Step 1: To make this work, on your Linux or macOS local machine (laptop/desktop), edit the file ~/.ssh/config by adding a machine stanza which looks like this (replace aturing with your NetID):
Host della.princeton.edu della
User aturing
HostName della.princeton.edu
ControlPath ~/.ssh/controlmasters/%r@%h:%p
ControlMaster auto
ControlPersist 10m
Step 2: Then do a mkdir -p ~/.ssh/controlmasters to create the directory for telling ssh how to use this multiplexed session.
The very first login to della (from on-campus since no VPN) would start the multiplexing option:
$ ssh della
The command above will Duo authenticate but subsequent sessions will use that connection and not require Duo. The multiplexer remains active for ControlPersist time, as defined in your ~/.ssh/config file, once the last ssh session has terminated.

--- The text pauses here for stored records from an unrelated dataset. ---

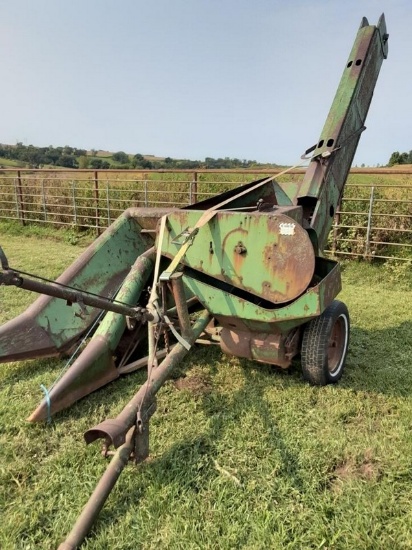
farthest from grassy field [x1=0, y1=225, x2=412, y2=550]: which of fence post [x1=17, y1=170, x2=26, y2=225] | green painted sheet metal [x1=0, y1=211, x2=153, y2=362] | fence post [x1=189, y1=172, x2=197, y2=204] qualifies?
fence post [x1=17, y1=170, x2=26, y2=225]

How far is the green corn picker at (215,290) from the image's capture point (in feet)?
8.19

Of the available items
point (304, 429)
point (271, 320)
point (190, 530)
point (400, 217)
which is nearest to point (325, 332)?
point (271, 320)

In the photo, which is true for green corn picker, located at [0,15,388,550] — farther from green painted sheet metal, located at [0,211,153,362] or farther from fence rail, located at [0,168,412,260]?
fence rail, located at [0,168,412,260]

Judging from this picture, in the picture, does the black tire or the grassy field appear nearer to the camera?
the grassy field

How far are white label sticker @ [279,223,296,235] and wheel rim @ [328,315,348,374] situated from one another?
1.03m

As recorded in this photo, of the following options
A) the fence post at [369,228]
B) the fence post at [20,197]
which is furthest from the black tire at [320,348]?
the fence post at [20,197]

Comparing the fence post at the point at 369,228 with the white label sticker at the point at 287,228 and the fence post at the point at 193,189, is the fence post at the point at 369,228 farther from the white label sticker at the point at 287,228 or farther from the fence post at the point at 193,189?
the white label sticker at the point at 287,228

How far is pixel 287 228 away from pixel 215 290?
67cm

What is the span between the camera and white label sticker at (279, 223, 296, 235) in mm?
2734

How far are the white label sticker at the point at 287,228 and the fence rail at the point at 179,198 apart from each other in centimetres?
376

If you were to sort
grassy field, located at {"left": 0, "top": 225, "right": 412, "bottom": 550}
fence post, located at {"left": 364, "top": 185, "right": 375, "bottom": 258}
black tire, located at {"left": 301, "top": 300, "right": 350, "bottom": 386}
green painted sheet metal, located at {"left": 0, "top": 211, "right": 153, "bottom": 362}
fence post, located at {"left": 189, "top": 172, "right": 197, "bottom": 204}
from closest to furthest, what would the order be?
grassy field, located at {"left": 0, "top": 225, "right": 412, "bottom": 550}, black tire, located at {"left": 301, "top": 300, "right": 350, "bottom": 386}, green painted sheet metal, located at {"left": 0, "top": 211, "right": 153, "bottom": 362}, fence post, located at {"left": 364, "top": 185, "right": 375, "bottom": 258}, fence post, located at {"left": 189, "top": 172, "right": 197, "bottom": 204}

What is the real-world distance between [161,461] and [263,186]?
2.33 metres

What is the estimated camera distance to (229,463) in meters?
2.43

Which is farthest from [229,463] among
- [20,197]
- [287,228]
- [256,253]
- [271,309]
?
[20,197]
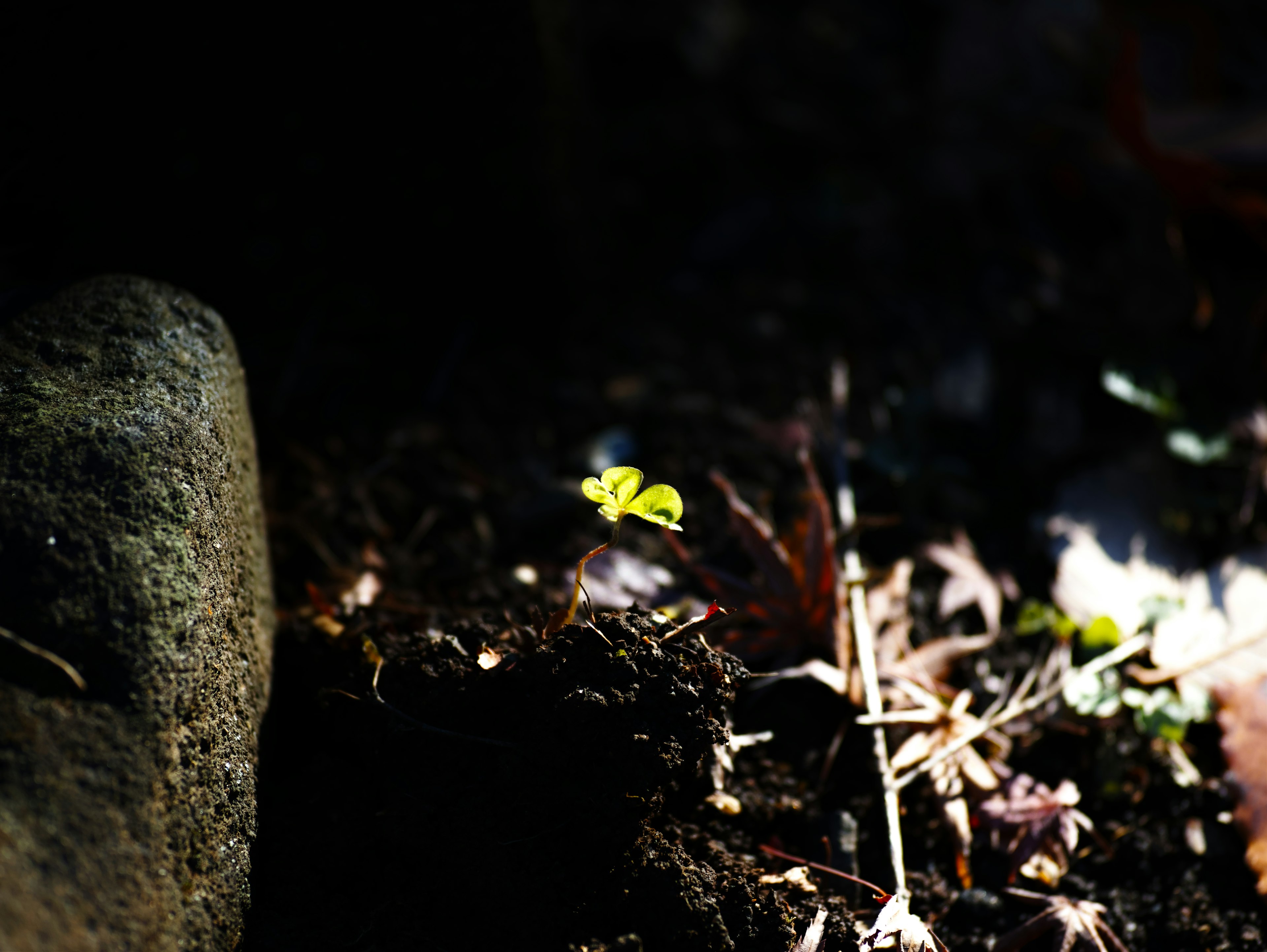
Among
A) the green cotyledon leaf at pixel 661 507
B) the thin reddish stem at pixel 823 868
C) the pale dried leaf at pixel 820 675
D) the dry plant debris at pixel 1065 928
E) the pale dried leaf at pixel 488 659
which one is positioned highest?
the green cotyledon leaf at pixel 661 507

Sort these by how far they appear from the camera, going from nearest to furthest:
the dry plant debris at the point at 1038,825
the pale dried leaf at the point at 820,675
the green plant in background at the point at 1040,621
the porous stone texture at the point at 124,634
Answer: the porous stone texture at the point at 124,634 → the dry plant debris at the point at 1038,825 → the pale dried leaf at the point at 820,675 → the green plant in background at the point at 1040,621

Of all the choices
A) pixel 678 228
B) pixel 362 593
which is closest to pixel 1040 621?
pixel 362 593

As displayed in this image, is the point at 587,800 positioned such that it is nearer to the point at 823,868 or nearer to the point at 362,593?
the point at 823,868

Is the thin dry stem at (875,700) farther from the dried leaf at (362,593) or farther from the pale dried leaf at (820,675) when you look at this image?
the dried leaf at (362,593)

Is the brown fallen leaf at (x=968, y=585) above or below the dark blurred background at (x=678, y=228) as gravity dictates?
below

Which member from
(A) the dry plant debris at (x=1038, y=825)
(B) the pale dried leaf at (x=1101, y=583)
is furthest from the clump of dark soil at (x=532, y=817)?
(B) the pale dried leaf at (x=1101, y=583)

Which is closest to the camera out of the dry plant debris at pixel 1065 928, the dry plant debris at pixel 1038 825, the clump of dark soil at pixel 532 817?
the clump of dark soil at pixel 532 817
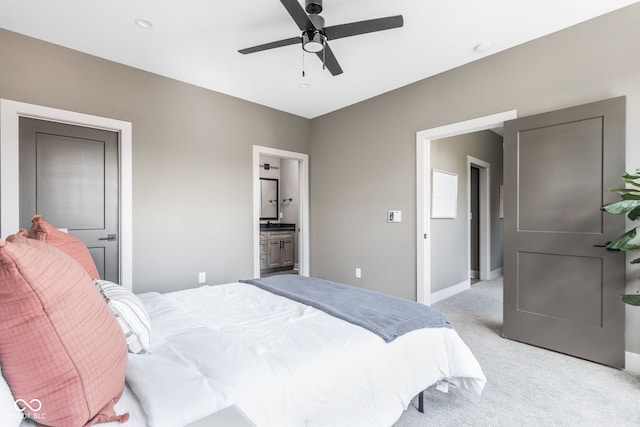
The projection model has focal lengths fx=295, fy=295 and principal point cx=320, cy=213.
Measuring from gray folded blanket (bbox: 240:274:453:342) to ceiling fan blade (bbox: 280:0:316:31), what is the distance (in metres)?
1.76

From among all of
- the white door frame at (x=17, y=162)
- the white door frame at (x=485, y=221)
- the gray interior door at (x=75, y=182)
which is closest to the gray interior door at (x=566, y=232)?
the white door frame at (x=485, y=221)

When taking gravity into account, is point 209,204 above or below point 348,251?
above

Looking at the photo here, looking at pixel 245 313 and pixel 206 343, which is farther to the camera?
pixel 245 313

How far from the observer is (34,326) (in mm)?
704

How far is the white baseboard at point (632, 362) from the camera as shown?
2.16 m

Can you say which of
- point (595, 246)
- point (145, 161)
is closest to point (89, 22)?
point (145, 161)

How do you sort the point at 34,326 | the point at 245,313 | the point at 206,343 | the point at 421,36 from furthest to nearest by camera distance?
1. the point at 421,36
2. the point at 245,313
3. the point at 206,343
4. the point at 34,326

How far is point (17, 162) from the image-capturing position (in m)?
2.49

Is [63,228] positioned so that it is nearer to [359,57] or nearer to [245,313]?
[245,313]

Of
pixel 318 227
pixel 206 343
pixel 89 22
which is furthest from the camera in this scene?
pixel 318 227

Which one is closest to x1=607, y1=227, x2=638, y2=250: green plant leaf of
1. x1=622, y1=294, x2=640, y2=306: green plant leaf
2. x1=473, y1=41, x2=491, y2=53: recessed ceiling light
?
x1=622, y1=294, x2=640, y2=306: green plant leaf

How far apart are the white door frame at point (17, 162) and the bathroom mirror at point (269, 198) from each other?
3310 millimetres

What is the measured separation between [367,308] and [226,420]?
1105mm

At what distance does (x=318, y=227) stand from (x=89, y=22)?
3413 mm
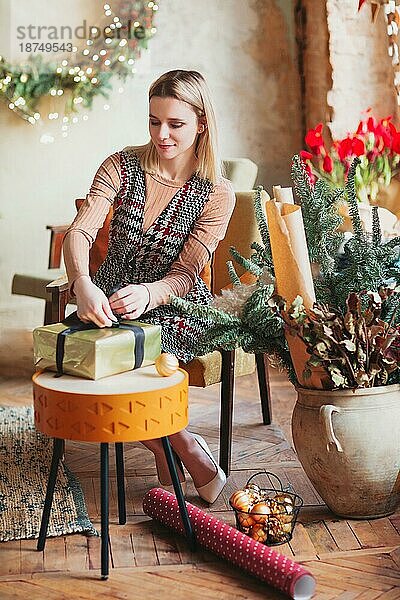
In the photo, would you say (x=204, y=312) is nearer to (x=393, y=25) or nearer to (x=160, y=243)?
(x=160, y=243)

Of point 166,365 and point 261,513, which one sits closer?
point 166,365

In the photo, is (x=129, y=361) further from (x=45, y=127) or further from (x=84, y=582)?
(x=45, y=127)

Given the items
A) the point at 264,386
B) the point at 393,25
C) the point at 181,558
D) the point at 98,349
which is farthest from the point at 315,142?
the point at 181,558

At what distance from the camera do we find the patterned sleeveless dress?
10.5 ft

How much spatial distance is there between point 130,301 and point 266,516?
29.3 inches

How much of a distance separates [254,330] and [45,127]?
277 centimetres

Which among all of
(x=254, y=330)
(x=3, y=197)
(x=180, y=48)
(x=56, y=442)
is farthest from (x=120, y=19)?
(x=56, y=442)

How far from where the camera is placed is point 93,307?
2.77 metres

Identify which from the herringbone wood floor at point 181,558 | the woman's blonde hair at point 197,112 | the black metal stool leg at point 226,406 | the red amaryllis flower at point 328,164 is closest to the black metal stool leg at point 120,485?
the herringbone wood floor at point 181,558

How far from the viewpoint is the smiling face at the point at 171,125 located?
3.10 m

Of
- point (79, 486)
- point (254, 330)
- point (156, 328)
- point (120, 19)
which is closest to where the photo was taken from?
point (156, 328)

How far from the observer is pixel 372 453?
2828 millimetres

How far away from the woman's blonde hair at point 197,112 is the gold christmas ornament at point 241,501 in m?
1.05

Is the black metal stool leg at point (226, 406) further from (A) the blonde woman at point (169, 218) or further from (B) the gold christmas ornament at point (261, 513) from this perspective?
(B) the gold christmas ornament at point (261, 513)
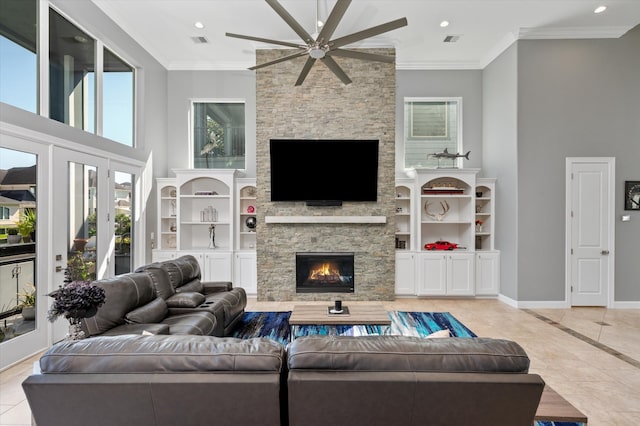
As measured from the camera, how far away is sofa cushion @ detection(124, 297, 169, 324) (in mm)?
2928

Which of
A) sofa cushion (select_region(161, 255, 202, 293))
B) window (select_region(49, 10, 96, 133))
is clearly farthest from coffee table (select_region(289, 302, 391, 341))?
window (select_region(49, 10, 96, 133))

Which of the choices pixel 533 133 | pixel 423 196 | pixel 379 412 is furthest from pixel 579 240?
pixel 379 412

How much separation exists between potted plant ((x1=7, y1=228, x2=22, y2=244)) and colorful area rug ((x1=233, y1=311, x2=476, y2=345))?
95.9 inches

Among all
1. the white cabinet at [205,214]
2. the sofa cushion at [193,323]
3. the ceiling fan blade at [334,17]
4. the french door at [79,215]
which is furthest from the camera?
the white cabinet at [205,214]

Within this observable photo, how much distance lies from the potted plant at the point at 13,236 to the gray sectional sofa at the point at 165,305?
3.73ft

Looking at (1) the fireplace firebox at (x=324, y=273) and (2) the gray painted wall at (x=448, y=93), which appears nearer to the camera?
(1) the fireplace firebox at (x=324, y=273)

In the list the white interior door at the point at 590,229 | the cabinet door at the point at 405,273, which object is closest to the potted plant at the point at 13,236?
the cabinet door at the point at 405,273

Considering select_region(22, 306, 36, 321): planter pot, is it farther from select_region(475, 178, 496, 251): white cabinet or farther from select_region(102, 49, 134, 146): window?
select_region(475, 178, 496, 251): white cabinet

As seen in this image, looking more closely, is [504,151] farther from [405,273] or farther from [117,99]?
[117,99]

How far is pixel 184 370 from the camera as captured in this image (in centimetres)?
136

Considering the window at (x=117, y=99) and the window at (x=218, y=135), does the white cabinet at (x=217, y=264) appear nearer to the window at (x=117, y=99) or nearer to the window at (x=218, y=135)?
the window at (x=218, y=135)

Some handy commands from your local machine (laptop/desktop):
$ ssh -O check della # this checks whether a multiplexed session is already open
$ ssh -O stop della # kills the multiplexed session
The line Host della.princeton.edu della allows one to create aliases which explains why we can use della or della.princeton.edu in the commands above.
Troubleshooting
To ignore your config file:
$ ssh -F /dev/null <YourNetID>@della.princeton.edu
To use an alternate config file:
$ ssh -F /path/to/alternate/config <hostname>
In some cases it may be necessary to close active ssh sessions on your local machine. First, find the open sessions:
$ ps uwx | grep -E 'PID|ssh'
Then kill specific processes (see the PID column to get the process id):
$ kill -9 <process-id>
X11 Forwarding with SSH Multiplexing
If you are using ssh multiplexing AND the first connection you made did not use X11 forwarding then none that follow will do so either and attempting to add -Y/-X is useless. In this case you have to close all ssh connections to the machine (ALL is very important - it has to ask you for password/username/duo again) and then reconnect making sure that the first connection uses -Y/-X flag.
X11 Forwarding
If you are on a Mac and you experience problems with X11 forwarding then try adding the following lines to the bottom of ~/.ssh/config:
Host *
ForwardAgent yes
ForwardX11 yes
XAuthLocation /opt/X11/bin/xauth
Make sure that you have an X server running (e.g., XQuartz) when using this approach.